I am part of a very professional, capable, and hard-working team. But through my years of working in government and on campaigns, I have experienced this challenge and learned how to overcome it.
Having colleagues that aren’t pulling their weight, have bad attitudes, or perhaps aren’t even qualified for their job can really add an extra layer of challenge (and stress!) to your professional life. They say people don’t leave companies because of the work, but because of the people. If someone is interviewing five people of equal skill sets and experience, they’ll hire the person who they can see themselves having the best time with. People want to work around people they like. Challenging work with positive, hard-working coworkers feels much more doable. Challenging work with lazy, negative co-workers feels like it’s time to job hunt.
Have you ever noticed that the people that bother you most are either lateral to you in position or above you? If you are managing difficult people, you have the authority to coach them up, talk to them about changes that are needed in their production or mindsets at work. Your mindset towards them is one of leadership. How you respond to the situation of a difficult coworker is entirely under your control. You either fix the issue or you are a part of replacing the person. Either way, while it could be challenging, it’s much more manageable to deal with than you may imagine.

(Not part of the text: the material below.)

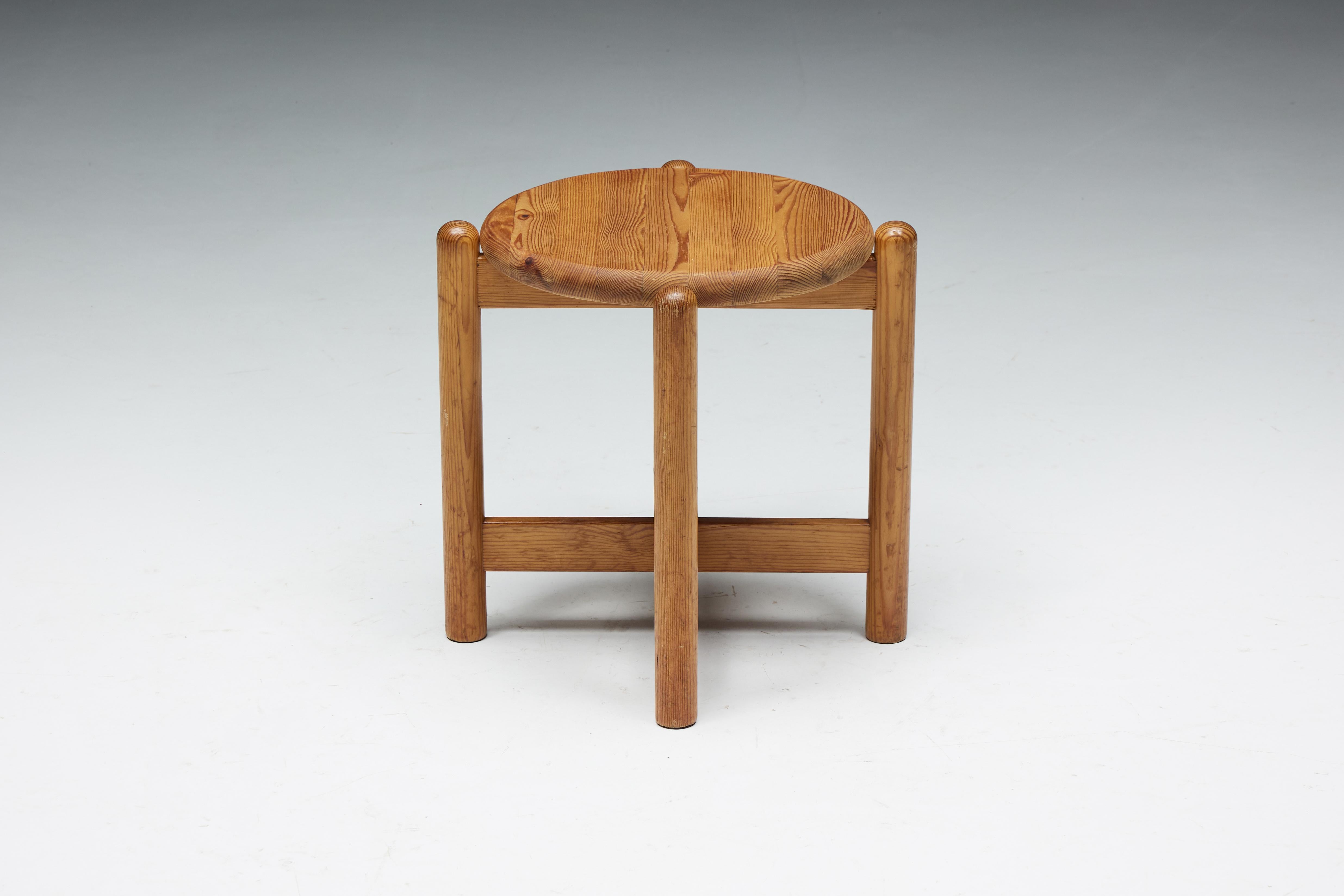 Pine Dining Set by Rainer Daumiller, Denmark, 1970s For Sale 13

But when someone isn’t in your chain of command to coach, that’s where real frustration sets in. It can be consistently disturbing to your work life to have someone making the same amount of money, or with the same title, doing less. It’s even more frustrating to be more qualified or hardworking than someone senior to you, who is making more money.

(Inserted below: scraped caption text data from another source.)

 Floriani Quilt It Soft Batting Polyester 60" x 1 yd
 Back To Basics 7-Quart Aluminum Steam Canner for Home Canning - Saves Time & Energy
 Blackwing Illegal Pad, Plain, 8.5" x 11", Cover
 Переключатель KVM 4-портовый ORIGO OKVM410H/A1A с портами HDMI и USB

There may be appropriate situations in which you can have a one-on-one conversation with someone about how they are leaving you with more work or how their attitude is bringing down the entire group. If you can, I encourage you to make the uncomfortable choice to communicate openly with your coworkers. Don’t let it fester. This is also a strong form of leading. It’s the relationships you value that you work on. You might not respect your co-worker, but you value your relationship with your place of employment. Having these conversations will set you up well when you inevitably manage the person you are currently lateral to.
Unfortunately, those conversations don’t always make problems magically disappear. So, here’s some mental gymnastics that really helped me navigate working with those people who have “good enough for government work” as their life motto.
Apply the same mindset towards your peers and leaders that frustrate you as you have towards those you manage. Even though you won’t be able to mentor them in the exact same official ways you do with those who fall beneath you in the organizational structure, lead by example. This is called bottom-up leadership. Think of yourself as a leader, even if you don’t have the title. You might be lateral right now, but if the nature of the work environment is truly how you feel it is, then sooner than later, you will be the leader. The worst thing you can do is let these people bring you to their level. Instead, rise above. Be positive. Work hard. Be solution oriented. Refuse to gossip, procrastinate, or cut corners. Take on the management mindset, even if you are an employee. Leadership is much more about how you operate than your title. If someone has the title but no one follows them, they aren’t a leader. When you start working as if you have the title you are striving for, soon you will.